This study was conducted to understand the process of transition that Enrolled Nurses (ENs) and Internationally Qualified Nurses (IQNs) undertake to become Registered Nurses (RNs) in Australia. Using the qualitative method of grounded theory, 35 participants were interviewed to explore and explicate the process of their educational journey during a Bachelor of Nursing (BN) program and during their first year following graduation. Participants consisted of nursing students and graduates of a Bachelor of Nursing program in regional Queensland. Additional participants were drawn from graduates of other BN programs in Australia, as well as academic staff, librarians, and student support staff.

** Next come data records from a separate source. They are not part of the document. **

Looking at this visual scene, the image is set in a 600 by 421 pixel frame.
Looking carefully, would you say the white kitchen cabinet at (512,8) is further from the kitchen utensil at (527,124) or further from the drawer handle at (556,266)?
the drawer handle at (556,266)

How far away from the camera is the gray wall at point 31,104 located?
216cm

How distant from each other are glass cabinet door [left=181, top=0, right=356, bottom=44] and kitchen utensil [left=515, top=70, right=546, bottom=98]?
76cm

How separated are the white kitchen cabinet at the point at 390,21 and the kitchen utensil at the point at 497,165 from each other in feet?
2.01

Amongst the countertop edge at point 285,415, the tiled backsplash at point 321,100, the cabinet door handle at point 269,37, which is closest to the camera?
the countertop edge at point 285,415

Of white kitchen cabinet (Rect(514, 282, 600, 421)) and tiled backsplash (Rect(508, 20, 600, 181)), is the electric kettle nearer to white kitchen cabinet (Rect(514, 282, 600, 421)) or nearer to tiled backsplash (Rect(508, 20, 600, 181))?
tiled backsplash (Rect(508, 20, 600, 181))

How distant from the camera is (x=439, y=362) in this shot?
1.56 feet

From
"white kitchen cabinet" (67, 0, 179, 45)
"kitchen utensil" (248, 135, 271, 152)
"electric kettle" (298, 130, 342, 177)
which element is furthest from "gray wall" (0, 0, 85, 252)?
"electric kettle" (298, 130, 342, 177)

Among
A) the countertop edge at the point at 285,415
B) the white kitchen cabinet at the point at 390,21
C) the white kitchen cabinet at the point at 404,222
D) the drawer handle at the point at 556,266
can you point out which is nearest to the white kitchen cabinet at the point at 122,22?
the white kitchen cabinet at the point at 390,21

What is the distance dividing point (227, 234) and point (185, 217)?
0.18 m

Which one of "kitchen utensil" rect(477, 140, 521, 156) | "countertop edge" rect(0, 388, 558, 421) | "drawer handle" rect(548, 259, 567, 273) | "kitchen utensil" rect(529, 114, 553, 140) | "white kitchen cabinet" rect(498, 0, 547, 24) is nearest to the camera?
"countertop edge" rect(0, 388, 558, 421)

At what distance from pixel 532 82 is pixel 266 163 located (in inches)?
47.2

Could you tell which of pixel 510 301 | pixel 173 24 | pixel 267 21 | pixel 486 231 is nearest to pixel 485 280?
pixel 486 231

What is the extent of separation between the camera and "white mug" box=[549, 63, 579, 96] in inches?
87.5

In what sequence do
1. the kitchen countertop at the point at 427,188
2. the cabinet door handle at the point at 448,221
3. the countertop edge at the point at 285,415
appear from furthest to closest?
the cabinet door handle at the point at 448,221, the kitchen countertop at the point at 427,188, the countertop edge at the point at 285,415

Nursing education and nurses’ credentials in Australia have progressed over time. This reflects the changing complexity of health care needs and contributes to an evolving scope of practice and professional identity for nurses. Registration requirements for nurses have become more stringent to ensure nurses have the knowledge, skills, and professional comportment needed to ensure the protection of the public. While many Enrolled Nurses and Internationally Qualified Nurses may have perceived they were enacting the same roles and responsibilities as Registered Nurses (RN) in Australia, participants in this study came to realise differences in their previous roles and knowledge vis-a-vis current RN requirements. Value was seen in their new learning and expanded scope of practice. The historical changes to nursing education in Australia have been described in detail as part of the context for understanding nursing education in Australia.
Two distinct participant cohorts (a retrospective and prospective cohort) were recruited. Graduate nurses were interviewed in phase one of the study to describe and reflect on the entirety of the process that they had taken from before enrolment in a BN program to one year post graduation. In the second phase of the study participants who were currently enrolled in years 1-3 of the BN program were recruited to provide raw data about the process as it unfolded. The two approaches to data collection: data recall or retrospective data together with data gathered in real time, or prospective data provided largely congruent accounts; however, each cohort provided a unique perspective on the process of Repatterning.

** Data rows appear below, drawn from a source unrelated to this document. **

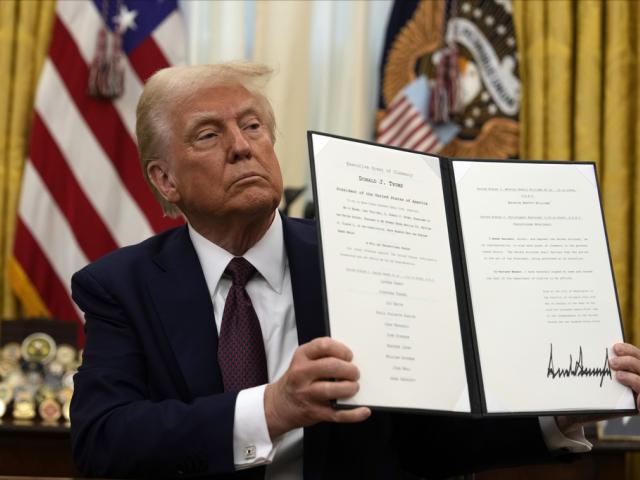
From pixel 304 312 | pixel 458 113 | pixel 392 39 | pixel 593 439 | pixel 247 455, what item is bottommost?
pixel 593 439

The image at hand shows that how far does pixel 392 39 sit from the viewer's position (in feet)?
14.3

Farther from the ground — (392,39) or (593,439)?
(392,39)

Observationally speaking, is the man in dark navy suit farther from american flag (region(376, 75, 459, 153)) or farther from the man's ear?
american flag (region(376, 75, 459, 153))

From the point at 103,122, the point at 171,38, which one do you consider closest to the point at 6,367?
the point at 103,122

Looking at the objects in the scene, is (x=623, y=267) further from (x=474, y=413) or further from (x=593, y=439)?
(x=474, y=413)

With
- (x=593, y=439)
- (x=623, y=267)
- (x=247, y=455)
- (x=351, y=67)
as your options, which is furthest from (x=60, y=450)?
(x=623, y=267)

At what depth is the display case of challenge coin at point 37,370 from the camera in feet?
10.9

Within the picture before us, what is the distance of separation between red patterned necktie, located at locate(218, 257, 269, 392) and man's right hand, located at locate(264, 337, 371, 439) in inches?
12.7

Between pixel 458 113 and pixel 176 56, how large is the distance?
1.29m

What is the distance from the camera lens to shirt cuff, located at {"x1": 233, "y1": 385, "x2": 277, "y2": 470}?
73.4 inches

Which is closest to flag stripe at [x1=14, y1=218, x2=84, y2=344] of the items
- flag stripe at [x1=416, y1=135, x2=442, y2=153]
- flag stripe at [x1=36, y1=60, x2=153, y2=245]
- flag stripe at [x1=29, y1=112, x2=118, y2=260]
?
flag stripe at [x1=29, y1=112, x2=118, y2=260]

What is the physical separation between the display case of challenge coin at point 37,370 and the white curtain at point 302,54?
116 centimetres
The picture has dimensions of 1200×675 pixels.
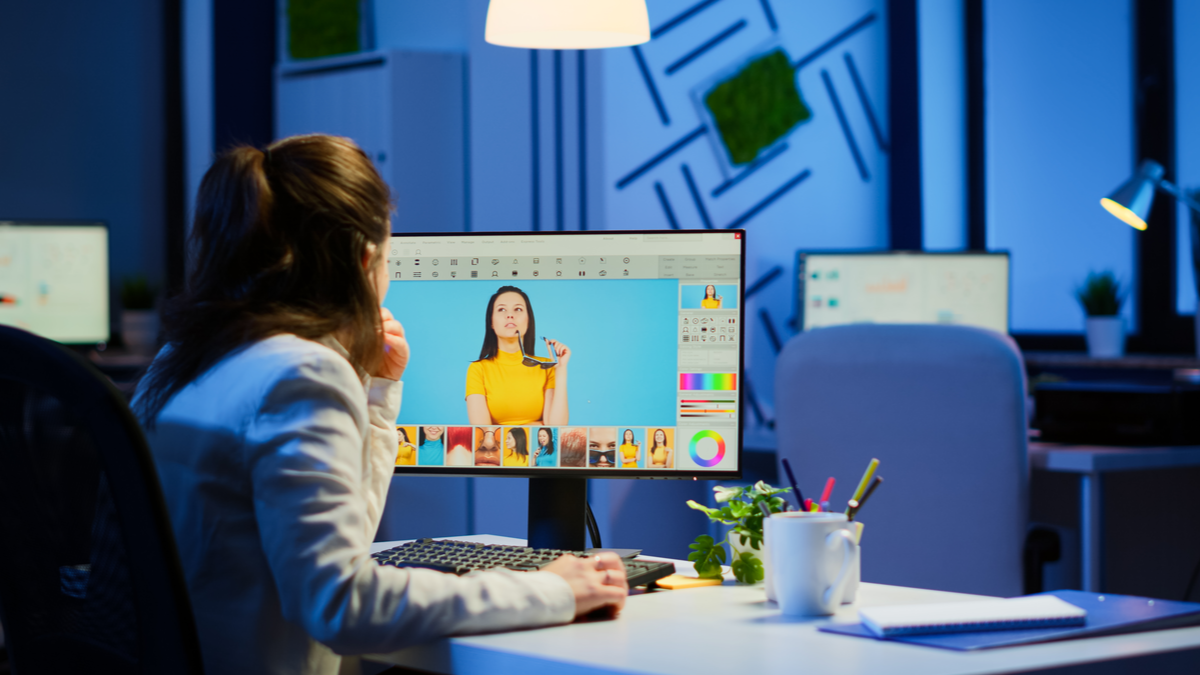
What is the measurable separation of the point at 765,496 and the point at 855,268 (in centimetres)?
221

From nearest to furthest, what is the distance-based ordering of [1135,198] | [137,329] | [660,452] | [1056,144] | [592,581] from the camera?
[592,581] < [660,452] < [1135,198] < [1056,144] < [137,329]

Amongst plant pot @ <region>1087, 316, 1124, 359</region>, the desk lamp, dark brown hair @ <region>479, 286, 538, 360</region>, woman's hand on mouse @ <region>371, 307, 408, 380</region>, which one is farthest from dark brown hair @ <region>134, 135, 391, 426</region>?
plant pot @ <region>1087, 316, 1124, 359</region>

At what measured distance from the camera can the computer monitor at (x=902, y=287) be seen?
3.39 m

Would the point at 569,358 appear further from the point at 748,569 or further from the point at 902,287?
the point at 902,287

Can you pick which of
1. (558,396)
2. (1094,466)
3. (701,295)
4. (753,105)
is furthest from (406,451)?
(753,105)

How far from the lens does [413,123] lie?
3820 millimetres

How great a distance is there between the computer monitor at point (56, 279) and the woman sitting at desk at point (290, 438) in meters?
3.12

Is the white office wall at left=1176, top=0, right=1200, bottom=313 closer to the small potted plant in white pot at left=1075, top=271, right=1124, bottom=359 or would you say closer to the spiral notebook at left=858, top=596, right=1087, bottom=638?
the small potted plant in white pot at left=1075, top=271, right=1124, bottom=359

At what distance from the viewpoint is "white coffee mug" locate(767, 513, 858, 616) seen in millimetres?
1175

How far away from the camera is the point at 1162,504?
2824 millimetres

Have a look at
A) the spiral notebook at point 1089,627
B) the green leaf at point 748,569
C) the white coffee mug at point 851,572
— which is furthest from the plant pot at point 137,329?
the spiral notebook at point 1089,627

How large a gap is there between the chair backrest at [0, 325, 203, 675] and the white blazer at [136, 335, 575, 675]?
0.38 ft

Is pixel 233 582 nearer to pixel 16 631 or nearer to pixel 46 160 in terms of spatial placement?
pixel 16 631

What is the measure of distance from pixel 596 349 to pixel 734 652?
52 cm
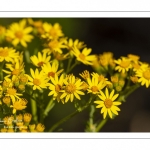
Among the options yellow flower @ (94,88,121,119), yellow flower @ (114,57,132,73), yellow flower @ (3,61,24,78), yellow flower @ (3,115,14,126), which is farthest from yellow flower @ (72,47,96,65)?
yellow flower @ (3,115,14,126)

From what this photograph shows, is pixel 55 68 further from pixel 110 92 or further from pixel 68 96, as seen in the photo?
pixel 110 92

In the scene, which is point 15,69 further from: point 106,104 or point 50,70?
point 106,104

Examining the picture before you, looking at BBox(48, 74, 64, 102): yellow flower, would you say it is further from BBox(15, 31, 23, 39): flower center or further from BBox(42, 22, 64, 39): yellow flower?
BBox(15, 31, 23, 39): flower center

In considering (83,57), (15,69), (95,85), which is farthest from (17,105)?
(83,57)

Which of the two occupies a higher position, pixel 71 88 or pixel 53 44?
pixel 53 44

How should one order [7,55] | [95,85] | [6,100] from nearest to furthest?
[6,100]
[95,85]
[7,55]

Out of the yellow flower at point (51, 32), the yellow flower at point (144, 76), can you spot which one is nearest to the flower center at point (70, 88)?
the yellow flower at point (144, 76)
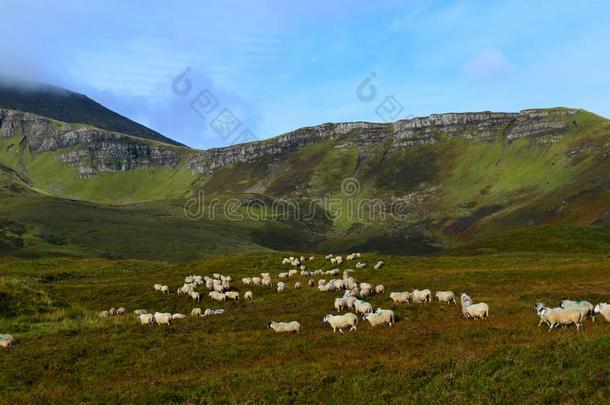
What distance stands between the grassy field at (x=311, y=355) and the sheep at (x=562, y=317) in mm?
733

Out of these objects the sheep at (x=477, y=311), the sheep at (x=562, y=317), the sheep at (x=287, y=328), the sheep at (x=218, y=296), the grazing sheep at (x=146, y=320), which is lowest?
the sheep at (x=218, y=296)

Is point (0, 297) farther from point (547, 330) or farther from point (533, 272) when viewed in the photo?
point (533, 272)

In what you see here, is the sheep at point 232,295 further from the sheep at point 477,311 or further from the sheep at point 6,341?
the sheep at point 477,311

Grounded theory methods facilitated the creation of core categories as a means of understanding a phenomenon, and in this study, RepatteRNing emerged as the core category that explained the process that participants engage in and around and which the categories and conceptual elements coalesced to create a common theoretical narrative. Repatterning is the substantive middle range theory that emerged. Repatterning explains the process of reintegrating a new understanding of nursing as a Registered Nurse in Australia. The theory is, based on assimilating new learning and a new scope of practice that acknowledges previous knowledge and practice, for the ENs and IQNs who pursued BN education. RepatteRNing contextualises and integrates five overlapping stages: YeaRNing, ChuRNing, ReleaRNing, and AdjouRNing and EaRNing which inductively emerged from the exhaustive, iterative, and constant comparative analysis of participant data. In addition to the five phases, there are 19 sub-categories that characterise the social process of RepatteRNing for the EN and IQN.

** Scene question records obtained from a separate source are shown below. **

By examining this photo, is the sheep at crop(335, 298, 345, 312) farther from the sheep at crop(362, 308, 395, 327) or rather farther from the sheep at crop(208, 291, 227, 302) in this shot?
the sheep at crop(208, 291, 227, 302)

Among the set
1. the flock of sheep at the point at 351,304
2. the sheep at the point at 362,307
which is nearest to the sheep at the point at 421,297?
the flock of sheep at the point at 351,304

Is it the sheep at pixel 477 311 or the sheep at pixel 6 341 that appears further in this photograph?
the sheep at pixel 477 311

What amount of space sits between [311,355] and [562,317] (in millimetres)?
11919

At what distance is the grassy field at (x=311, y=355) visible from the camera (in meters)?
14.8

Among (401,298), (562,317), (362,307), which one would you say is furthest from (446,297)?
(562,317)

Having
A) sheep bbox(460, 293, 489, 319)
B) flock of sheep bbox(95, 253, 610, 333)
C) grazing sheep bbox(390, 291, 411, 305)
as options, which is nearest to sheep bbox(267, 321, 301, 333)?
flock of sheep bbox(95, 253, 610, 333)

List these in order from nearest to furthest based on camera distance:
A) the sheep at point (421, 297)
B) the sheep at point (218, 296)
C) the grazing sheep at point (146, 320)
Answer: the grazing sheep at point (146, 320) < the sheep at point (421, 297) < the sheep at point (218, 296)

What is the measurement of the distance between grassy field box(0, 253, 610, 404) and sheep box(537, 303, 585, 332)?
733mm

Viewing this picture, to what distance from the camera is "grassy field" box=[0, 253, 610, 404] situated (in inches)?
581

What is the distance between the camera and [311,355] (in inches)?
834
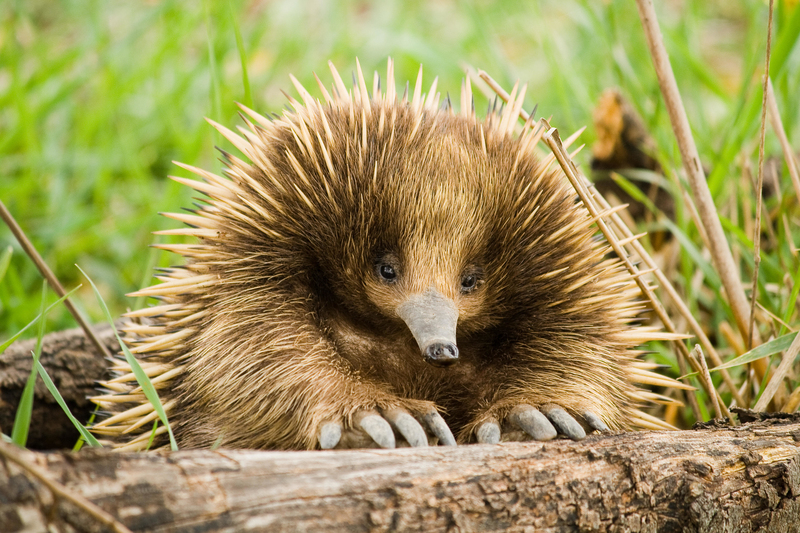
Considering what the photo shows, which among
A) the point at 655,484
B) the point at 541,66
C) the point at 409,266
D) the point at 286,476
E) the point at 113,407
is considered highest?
the point at 541,66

As part of the data collection and analytic process and to ensure that the theory ‘fit’ and ‘worked’ for participants, confirmatory interviews were conducted with 35 participants to add clarification and richness of detail to their narratives. Follow-up interviews arose from a place of theoretical sensitivity and ensured the achievement of data saturation and complete category descriptions and densification of verbatim illustrations of the categories. Key staff members who taught or supported student learning and student success were asked to review the substantive theory as it evolved to determine “fit” and “work”. Finally, student and staff participants were asked to review opportunities in which the middle range theory of Repatterning could be used, in part or in whole, to facilitate EN/IQN student learning and transition in the future.